Momentarily Forgotten

Momentarily Forgotten

By Seb Kemp

I attempt to hurtle down an old familiar stretch of singletrack. I know the tempo of the trail, what’s over the blind crests and around each turn, but still how my tires play with the details of the route is something I have to be alert to. The web of roots seem to shift with each season, new rocks pop their head out from the dirt and duff, where the moisture is in the soil and how that changes the line I choose or how I might be pushed or pulled onto different lines. All of these small matters affects my decisions: where to place my weight, where to put pressure onto the bike or whether I should lift up and attempt to soar – momentarily – over the trail. One micro decision that leads to dozen more, then multipled the length of the trail; millions of adjustments and judgments but all the while the only line I am looking for is the one right in front of my tires, rushing towards me, underneath me as I endeavour to turn my periphery into a blur.

The struggle to make the right choices in life – the longer, tougher trail – evaporates while on the bicycle. The day to day chores, choices and decisions disappear and all there is is the fine line between speed and crashing. These rides focus my sight, sharpen my senses to the root, rock and turns but once it’s over and the hum of excitement from riding my bike fades from a triumphant accompaniment to a dull background bassline I’m yet again left facing the twists and turns, ups and downs of life. The ride aims my mind on my task, placing everything else well into the filing cabinet titled Momentarily Forgotten, but it’s always still there, the other stuff, the detritus of life that weighs me down or offers a challenge that can’t be overcome on a bicycle.

After the ride the fogginess of thought that comes from too many considerations and distractions might be cleansed and I can see clearly but eventually it comes back, a murky cloud of things to be done, menaces of life and needs forced upon me. Deadlines, jobs, relationships, responsibilities, bills to be paid, rent day, shopping lists, an oven that needs cleaning and thoughts of an impending global crisis fueled by too few taking too much…from the trivialities to the whopping monstrosities of a distant malaise, it all washes back onto me, like a sandy shoreline that has a mountain of waste brought ashore after the highest of tides. Sure, while navigating the terrain on bike I am clear-minded enough to have just the trail’s challenge as the only narrative that squeaks and barks in my consciousness, but afterwards I have to face the journey to be whole again; to become the person I am and meant to become.

The state of intense concentration that is a prerequisite of mountain biking is why I fell in love with it, but what has kept me partaking is how it provides me with an opportunity to execute my mastery of control. I can cut off everything around me, leave it all behind except for the trail and how I control my destiny down it each time. In everyday life – life away from the trail – we are alone, too, but there’s help, assistance and safeguards. Life remains mean and merciless, far more so than any trail and the risks of failure even grander, but there’s always a safety net of some sort or another. A helping hand that might reach out, a suit of cotton wool that shields us from disaster, and a bureaucratic system that may appear illogical in its logic but is ultimately mankind’s greatest form of defense against nature, ourselves and the insecurities that we conjure up in ours minds or have created from our own need for progression. We don’t have this while racing through the forest, padding only covers so much and absolute disaster waits with bated breath. And while we may have riding partners, people to follow down the trail, or to be towed into jumps, it all comes down to us, we are the only pilots and we choose how we move down the trail. No one can sit beside us and take the reins when things get hard.

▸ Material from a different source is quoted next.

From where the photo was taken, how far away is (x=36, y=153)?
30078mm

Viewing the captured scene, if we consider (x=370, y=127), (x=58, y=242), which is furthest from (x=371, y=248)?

Anywhere we can lay tire tracks is an opportunity to deliver ourselves from the custody of normal life. It’s here, in these moments on two wheels that we can assert our independence, sovereignty and become the master of our own universe. It’s here in these moments when the sides of the trail become a blur and only the speeding trail in front of us comes into sharp focus that we can truly make our own fate. It’s just the rider versus their judgment. The bike even disappears. We determine our success or failure, we challenge ourselves by testing our ability to move through that trail. It’s just us. The trail isn’t even the challenge or obstacle, it’s only how we re-imagine the shapes in front of us that determines the size of our own test. It’s not that biking is the only way to experience such autonomy but it feels like one of the few ways to become temporarily godlike.